# Benson Preamp - Microphonic J201's?



## BeeSharp (Mar 1, 2021)

Hi,

I just built my second Benson Preamp and it has the same problem as the first.  It has a noisy background (just high noise floor - nothing crazy).  When I touch the Q2 J201 (which is a SMT mounted one from PedalPCB), you can clearly hear my touching it like a microphonic preamp tube.  Any thoughts?

Thanks!


----------



## BeeSharp (Mar 1, 2021)

After fooling with it a bit more and reflowing some solder, the 100nF input cap and some others also seem microphonic.  You can lightly flick them and here a thump thru the amp


----------



## BeeSharp (Mar 1, 2021)

Actually, everything seems microphonic - resistors, caps, etc.


----------



## BeeSharp (Mar 13, 2021)

I tried to fix these again, but no luck.  Does anyone else have background noise with the Benson?


----------



## giovanni (Mar 13, 2021)

What power supply are you using? I don’t think the components are microphonic, I think when you tap on them something that’s acting like an antenna is shaking and picking up different noise. The question is: where’s the antenna? Power supplies come to mind but other things may be doing the same. Is the circuit in the enclosure?
******
**WRITTEN REQUEST A**
Can you reproduce the part of the listing that opens with the line containing "From the viewpoint" and runs through the end of the listing, substituting "blue shorts" for "navy shorts" and leaving everything else unchanged? Omit the pictures.

**Source listing**
******
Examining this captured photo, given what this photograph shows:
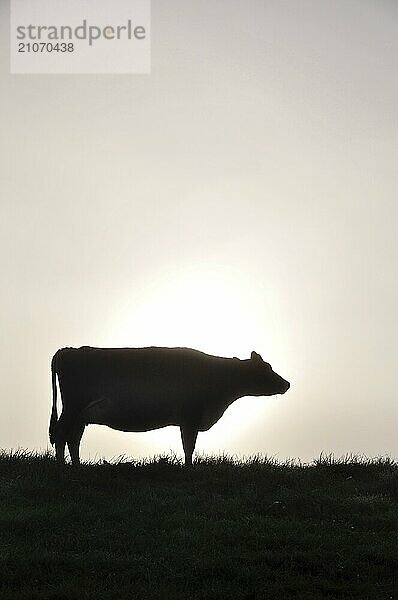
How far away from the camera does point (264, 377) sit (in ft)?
71.6

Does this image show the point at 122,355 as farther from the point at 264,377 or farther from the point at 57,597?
the point at 57,597

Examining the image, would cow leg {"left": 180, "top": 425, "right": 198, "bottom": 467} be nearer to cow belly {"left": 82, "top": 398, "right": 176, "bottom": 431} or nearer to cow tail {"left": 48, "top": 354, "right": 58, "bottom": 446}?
cow belly {"left": 82, "top": 398, "right": 176, "bottom": 431}

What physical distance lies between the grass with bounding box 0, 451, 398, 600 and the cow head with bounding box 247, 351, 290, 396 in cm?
399

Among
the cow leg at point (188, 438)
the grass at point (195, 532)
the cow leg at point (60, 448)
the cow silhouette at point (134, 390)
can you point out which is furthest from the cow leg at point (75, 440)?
the cow leg at point (188, 438)

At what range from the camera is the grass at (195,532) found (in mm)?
11211

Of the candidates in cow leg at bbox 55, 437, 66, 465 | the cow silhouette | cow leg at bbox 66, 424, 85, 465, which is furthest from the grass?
the cow silhouette

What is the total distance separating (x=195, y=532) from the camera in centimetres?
1302

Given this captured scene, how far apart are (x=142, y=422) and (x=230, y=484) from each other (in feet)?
13.5

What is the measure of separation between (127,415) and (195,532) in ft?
22.8

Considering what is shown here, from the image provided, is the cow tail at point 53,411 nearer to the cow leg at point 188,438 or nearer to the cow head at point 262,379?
the cow leg at point 188,438

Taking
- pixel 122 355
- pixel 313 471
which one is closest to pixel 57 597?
pixel 313 471

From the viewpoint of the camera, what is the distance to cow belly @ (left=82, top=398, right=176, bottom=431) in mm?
19516

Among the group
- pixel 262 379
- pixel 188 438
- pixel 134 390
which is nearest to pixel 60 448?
pixel 134 390

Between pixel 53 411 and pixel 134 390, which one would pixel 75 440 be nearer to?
pixel 53 411
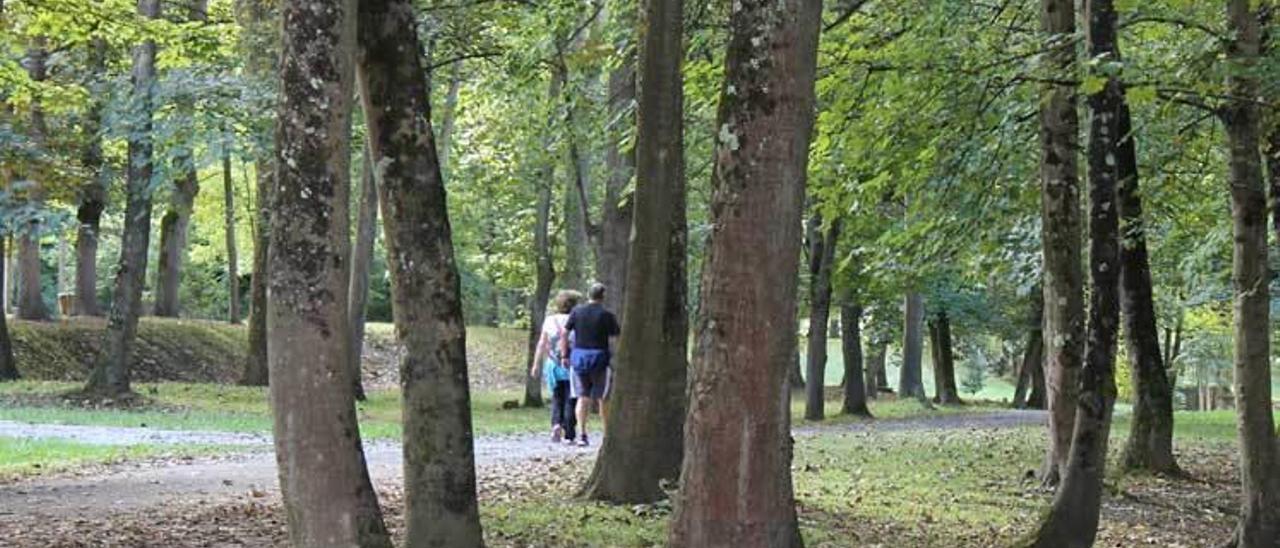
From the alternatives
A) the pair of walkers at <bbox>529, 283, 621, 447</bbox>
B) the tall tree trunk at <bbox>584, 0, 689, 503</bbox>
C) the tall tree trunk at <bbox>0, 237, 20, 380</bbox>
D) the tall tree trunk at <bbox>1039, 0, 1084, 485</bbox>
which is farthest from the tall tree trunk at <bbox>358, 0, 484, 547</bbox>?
the tall tree trunk at <bbox>0, 237, 20, 380</bbox>

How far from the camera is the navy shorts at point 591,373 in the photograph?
1443cm

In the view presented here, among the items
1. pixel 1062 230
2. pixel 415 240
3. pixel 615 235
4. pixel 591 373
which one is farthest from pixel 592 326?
pixel 415 240

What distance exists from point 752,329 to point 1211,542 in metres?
8.56

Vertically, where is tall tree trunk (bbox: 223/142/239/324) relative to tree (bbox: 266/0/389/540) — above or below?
above

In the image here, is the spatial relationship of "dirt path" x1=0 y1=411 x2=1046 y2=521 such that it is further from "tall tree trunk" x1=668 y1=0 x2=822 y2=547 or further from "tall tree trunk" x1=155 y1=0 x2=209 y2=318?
"tall tree trunk" x1=155 y1=0 x2=209 y2=318

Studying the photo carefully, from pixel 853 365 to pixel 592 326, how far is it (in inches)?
548

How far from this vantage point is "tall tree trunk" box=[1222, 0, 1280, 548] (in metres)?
10.3

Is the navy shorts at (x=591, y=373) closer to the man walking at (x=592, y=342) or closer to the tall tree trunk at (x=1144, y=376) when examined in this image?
the man walking at (x=592, y=342)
******
**WRITTEN REQUEST B**
Could you repeat the part of the Benson preamp thread that opens with the words "After fooling with" and closes with "resistors, caps, etc."?

**WRITTEN ANSWER A**
From the viewpoint of the camera, what is the distance to cow belly @ (left=82, top=398, right=176, bottom=431) in mm?
19516

Among the group
- pixel 262 379
- pixel 188 438
- pixel 134 390
which is nearest to pixel 60 448?
pixel 134 390

Between pixel 53 411 and pixel 134 390, which one would pixel 75 440 be nearer to?
pixel 53 411
From the alternatives
A) the pair of walkers at <bbox>529, 283, 621, 447</bbox>
B) the tall tree trunk at <bbox>584, 0, 689, 503</bbox>
C) the tall tree trunk at <bbox>0, 237, 20, 380</bbox>
D) the tall tree trunk at <bbox>1039, 0, 1084, 485</bbox>
which is farthest from the tall tree trunk at <bbox>358, 0, 484, 547</bbox>?
the tall tree trunk at <bbox>0, 237, 20, 380</bbox>

How far from the camera is the blue shorts at point 591,373 in the photograph?
1443cm

In the view presented here, among the items
1. pixel 1062 230
2. pixel 415 240
3. pixel 615 235
4. pixel 591 373
which one is farthest from pixel 592 326?
pixel 415 240

What distance exists from point 752,329 to point 1211,542 in metres?
8.56

Vertically, where is tall tree trunk (bbox: 223/142/239/324) relative to tree (bbox: 266/0/389/540) — above or below?
above

In the image here, is the spatial relationship of "dirt path" x1=0 y1=411 x2=1046 y2=521 such that it is further from "tall tree trunk" x1=668 y1=0 x2=822 y2=547 or further from "tall tree trunk" x1=155 y1=0 x2=209 y2=318?
"tall tree trunk" x1=155 y1=0 x2=209 y2=318

Studying the photo carefully, from pixel 853 365 to pixel 592 326, how far is it (in inches)?
548

How far from this vantage point is "tall tree trunk" box=[1222, 0, 1280, 548] (in metres)?
10.3

Is the blue shorts at (x=591, y=373) closer to the man walking at (x=592, y=342) or closer to the tall tree trunk at (x=1144, y=376) when examined in this image?
the man walking at (x=592, y=342)

**WRITTEN ANSWER B**
After fooling with it a bit more and reflowing some solder, the 100nF input cap and some others also seem microphonic.  You can lightly flick them and here a thump thru the amp


----------



## BeeSharp (Mar 1, 2021)

Actually, everything seems microphonic - resistors, caps, etc.